Air Transat Crew
© Patrick Bernath/CNW/Air TransatMeleni Tesic, flight director, First officer Dirk De Jager and Capt,. Robert Piche hold a news conference in Montreal four days after their plane crash-landed in the Azores in August, 2001.
On Aug. 24, 2001, Air Transat Flight 236, bound for Lisbon from Toronto, rain out of fuel over the ocean. For 30 minutes, the 306 passengers and crew on board lived with the realization that their plane could crash — and they could all die.

The plane eventually crash-landed in the Azores and all survived (80 were hospitalized), but the experience became seared in the survivors' brains.

Now brain imaging shows the trauma literally changed the survivors' brains.

Brain imaging of eight of those passengers, conducted nine years later, revealed the memories of that terrifying experience remained crystal clear and lit up distinct areas of the brain related to memory, emotion and visual processing.

The event also appears to have heightened their reactions to other negative life events.

This traumatic incident still haunts passengers regardless of whether they have PTSD or not," lead researcher Daniela Palombo, a post-doctoral researcher at the Boston University School of Medicine, told the Toronto Star.

"They remember the event as though it happened yesterday, when in fact it happened almost a decade ago (at the time of the scans)."

The neuroimaging study — believed to be the first examination of a group of people who all experienced the same trauma — was published online in the journal Clinical Psychological Science (CPS)

"Research on highly traumatic memory relies on animal studies, where brain responses to fear can be experimentally manipulated and observed," Brian Levine, senior scientist at Baycrest's Rotman Research Institute, professor of psychology at the University of Toronto, and senior author on the paper, said in a press release. "Thanks to the passengers who volunteered, we were able to examine the human brain's response to traumatic memory at a degree of vividness that is generally impossible to attain."

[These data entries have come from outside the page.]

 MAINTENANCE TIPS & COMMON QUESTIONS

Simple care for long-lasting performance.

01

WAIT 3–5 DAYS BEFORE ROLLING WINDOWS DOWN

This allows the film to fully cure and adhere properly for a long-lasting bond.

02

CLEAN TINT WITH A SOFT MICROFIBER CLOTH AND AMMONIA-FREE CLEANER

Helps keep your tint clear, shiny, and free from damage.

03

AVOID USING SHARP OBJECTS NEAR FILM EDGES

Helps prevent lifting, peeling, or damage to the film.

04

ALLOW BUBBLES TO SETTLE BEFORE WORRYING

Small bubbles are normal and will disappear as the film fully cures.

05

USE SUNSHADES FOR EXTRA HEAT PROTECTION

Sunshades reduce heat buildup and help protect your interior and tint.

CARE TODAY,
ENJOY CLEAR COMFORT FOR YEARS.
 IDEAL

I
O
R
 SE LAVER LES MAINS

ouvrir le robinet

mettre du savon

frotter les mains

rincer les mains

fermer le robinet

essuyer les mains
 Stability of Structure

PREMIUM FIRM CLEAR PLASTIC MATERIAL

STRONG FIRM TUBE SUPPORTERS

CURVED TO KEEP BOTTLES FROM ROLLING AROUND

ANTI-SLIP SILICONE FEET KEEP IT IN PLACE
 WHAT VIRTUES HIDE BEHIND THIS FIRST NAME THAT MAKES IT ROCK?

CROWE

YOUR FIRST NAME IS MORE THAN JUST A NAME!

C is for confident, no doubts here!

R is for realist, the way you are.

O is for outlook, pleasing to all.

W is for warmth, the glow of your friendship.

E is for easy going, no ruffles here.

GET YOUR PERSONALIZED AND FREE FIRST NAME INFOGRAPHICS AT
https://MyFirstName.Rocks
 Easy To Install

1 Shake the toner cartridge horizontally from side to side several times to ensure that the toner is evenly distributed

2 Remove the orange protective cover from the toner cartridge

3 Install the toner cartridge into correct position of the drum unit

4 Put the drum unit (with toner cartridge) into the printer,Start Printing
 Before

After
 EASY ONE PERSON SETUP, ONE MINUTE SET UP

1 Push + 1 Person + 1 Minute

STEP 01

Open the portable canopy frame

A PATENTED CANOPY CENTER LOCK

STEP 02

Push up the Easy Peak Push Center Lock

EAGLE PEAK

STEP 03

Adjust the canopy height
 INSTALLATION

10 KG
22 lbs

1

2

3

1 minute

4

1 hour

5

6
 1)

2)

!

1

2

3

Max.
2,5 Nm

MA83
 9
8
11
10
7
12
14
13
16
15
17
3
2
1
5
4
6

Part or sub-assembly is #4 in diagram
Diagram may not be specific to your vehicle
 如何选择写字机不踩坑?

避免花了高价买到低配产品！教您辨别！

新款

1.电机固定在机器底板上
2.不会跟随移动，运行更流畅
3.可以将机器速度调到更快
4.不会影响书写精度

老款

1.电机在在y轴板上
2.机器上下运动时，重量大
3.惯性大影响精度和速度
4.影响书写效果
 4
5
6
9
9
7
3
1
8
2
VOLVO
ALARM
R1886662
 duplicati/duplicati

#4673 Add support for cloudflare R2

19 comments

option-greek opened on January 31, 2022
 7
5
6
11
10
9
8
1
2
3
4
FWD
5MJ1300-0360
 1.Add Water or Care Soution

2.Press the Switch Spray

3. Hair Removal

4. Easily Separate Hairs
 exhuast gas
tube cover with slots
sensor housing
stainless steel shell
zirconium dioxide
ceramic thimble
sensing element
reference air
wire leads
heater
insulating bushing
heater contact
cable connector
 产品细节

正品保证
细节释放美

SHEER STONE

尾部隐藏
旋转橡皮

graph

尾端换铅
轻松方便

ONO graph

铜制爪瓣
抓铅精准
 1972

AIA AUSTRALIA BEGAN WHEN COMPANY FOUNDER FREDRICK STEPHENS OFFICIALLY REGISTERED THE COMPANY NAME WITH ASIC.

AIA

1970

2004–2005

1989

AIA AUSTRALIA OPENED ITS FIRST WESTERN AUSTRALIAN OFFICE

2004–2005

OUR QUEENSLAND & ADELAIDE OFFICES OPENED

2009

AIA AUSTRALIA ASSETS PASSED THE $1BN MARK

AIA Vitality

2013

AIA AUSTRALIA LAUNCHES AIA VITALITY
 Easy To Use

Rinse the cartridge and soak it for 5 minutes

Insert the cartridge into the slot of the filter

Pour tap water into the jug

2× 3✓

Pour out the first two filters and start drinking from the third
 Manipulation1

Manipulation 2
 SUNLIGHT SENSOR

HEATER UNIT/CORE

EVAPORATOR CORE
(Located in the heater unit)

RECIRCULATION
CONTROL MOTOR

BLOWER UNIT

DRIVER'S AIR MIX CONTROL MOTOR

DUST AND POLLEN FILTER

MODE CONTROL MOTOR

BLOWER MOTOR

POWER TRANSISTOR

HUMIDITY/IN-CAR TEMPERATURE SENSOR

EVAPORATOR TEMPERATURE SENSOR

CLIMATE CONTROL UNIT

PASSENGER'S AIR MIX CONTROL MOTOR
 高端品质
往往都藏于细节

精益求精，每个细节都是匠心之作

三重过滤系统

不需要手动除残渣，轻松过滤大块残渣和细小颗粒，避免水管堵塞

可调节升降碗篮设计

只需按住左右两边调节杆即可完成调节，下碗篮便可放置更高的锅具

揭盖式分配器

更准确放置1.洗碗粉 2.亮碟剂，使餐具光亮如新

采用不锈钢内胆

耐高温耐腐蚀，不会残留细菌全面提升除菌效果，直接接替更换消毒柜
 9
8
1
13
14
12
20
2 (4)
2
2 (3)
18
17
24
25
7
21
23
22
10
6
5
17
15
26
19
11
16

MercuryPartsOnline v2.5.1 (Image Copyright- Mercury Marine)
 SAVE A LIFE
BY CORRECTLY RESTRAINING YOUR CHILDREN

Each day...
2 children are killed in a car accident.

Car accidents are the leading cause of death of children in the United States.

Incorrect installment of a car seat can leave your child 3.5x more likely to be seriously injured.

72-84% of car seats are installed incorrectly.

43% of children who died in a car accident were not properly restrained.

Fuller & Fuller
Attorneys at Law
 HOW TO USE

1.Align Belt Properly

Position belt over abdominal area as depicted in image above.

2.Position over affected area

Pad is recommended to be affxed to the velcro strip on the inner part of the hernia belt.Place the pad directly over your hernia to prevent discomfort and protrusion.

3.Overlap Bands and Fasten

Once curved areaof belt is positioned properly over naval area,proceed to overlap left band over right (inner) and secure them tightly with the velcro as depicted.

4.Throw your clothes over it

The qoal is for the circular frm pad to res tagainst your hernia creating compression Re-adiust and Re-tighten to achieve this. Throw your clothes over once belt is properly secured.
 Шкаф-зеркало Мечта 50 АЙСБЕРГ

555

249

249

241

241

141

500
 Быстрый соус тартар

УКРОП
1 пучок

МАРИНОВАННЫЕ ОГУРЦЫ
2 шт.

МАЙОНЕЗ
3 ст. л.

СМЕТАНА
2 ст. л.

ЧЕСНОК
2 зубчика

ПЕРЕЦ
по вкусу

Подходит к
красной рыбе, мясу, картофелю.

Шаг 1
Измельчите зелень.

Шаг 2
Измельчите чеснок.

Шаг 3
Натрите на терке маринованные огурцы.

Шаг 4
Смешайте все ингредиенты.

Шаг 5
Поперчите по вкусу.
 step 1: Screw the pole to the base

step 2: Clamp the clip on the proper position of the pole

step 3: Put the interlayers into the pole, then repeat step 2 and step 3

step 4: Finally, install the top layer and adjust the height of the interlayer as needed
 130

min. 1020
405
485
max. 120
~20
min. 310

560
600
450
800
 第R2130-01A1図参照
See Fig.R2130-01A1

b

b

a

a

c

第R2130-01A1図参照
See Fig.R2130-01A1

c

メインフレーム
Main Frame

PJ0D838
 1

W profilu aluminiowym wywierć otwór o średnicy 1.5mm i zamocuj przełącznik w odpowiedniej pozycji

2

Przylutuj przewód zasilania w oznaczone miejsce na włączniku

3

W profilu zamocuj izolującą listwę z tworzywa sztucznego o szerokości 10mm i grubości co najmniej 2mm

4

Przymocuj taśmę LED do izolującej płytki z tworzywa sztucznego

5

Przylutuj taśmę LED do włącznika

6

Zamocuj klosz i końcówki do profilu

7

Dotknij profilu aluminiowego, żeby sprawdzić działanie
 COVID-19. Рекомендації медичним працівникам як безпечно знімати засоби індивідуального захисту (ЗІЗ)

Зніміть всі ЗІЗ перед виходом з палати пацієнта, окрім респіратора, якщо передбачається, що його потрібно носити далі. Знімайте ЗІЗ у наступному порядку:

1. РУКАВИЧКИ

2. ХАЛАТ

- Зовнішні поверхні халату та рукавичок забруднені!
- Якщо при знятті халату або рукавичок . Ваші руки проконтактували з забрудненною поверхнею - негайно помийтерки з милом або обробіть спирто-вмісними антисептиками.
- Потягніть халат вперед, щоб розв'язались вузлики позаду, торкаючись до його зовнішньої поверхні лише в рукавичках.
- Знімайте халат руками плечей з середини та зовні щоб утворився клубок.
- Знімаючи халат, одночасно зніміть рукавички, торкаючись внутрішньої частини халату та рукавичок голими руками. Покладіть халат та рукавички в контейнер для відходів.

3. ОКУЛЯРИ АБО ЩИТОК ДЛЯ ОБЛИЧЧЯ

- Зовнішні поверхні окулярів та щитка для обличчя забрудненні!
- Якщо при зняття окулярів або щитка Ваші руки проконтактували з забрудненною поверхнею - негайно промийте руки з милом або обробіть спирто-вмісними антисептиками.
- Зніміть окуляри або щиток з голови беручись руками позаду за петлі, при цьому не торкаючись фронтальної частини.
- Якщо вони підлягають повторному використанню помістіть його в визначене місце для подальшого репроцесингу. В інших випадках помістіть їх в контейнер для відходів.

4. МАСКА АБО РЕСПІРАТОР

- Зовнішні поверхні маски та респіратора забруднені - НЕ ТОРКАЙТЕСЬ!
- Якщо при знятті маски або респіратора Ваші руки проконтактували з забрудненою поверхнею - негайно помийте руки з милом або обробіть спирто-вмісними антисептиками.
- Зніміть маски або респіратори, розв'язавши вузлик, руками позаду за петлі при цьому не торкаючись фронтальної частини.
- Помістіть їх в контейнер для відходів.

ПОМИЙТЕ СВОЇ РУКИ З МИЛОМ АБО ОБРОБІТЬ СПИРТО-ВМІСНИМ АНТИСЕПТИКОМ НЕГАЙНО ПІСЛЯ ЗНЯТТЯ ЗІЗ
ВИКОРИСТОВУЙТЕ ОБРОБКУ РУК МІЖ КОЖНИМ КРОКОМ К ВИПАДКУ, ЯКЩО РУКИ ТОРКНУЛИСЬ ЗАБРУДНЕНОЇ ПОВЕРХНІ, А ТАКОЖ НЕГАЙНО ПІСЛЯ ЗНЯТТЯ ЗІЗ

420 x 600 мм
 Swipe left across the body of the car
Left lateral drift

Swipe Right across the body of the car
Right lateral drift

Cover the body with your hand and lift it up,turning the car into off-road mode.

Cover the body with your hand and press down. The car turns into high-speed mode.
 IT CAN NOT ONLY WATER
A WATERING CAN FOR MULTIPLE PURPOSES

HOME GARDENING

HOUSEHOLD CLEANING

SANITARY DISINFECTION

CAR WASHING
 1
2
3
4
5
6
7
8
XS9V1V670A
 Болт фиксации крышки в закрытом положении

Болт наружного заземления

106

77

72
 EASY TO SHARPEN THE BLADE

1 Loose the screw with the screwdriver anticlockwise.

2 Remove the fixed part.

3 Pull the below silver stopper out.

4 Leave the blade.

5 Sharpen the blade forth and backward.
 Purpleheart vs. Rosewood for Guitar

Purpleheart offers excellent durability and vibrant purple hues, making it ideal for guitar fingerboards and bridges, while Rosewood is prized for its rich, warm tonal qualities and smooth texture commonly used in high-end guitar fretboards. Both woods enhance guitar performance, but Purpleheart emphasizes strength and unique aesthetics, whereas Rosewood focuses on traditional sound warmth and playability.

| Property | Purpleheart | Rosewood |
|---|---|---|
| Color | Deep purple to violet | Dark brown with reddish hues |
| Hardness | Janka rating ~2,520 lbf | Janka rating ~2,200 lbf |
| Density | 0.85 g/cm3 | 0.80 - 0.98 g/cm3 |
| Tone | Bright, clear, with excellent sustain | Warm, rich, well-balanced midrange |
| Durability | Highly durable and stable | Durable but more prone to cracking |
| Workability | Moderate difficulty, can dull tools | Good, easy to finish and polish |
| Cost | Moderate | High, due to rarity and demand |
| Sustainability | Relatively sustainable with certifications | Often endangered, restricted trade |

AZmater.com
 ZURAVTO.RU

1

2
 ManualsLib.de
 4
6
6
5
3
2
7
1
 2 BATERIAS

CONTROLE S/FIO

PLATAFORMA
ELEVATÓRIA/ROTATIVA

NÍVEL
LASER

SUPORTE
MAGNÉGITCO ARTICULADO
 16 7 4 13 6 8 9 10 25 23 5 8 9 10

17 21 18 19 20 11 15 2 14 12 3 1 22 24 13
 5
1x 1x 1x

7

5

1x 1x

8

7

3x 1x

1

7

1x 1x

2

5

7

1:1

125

For the study, eight survivors were placed inside a functional magnetic resonance imaging (fMRI) scanner. While inside the machine, they watched a video containing news clips related to the Air Transat flight and recalled their harrowing experience a decade ago.

The scanner showed that areas of the brain associated with emotional memory — the amygdala, hippocampus, and midline frontal and posterior regions - lit up very distinctly as they remembered the event.

The timing of the Air Transat incident permitted researchers to introduce another factor in their study. Since the attacks of 9/11 occurred just three weeks later, the researchers then asked the subjects to recall the less personal trauma of the terror attacks.

The brain imaging showed the survivors' brains showed a similar pattern of brain activity as they recalled the two events. When another group of people who were not survivors of the Air Transat flight were asked to recall 9/11 while in the scanner, they did not show the same enhanced reaction in their brains.

The results suggest the eight survivors react differently, in fact, more strongly to events than people who had not gone through personal trauma.

"What we think is happening is that perhaps passengers have somewhat of a carry-over effect," she told the Toronto Star. "When they're remembering 9-11, they have some interference from the Air Transat event."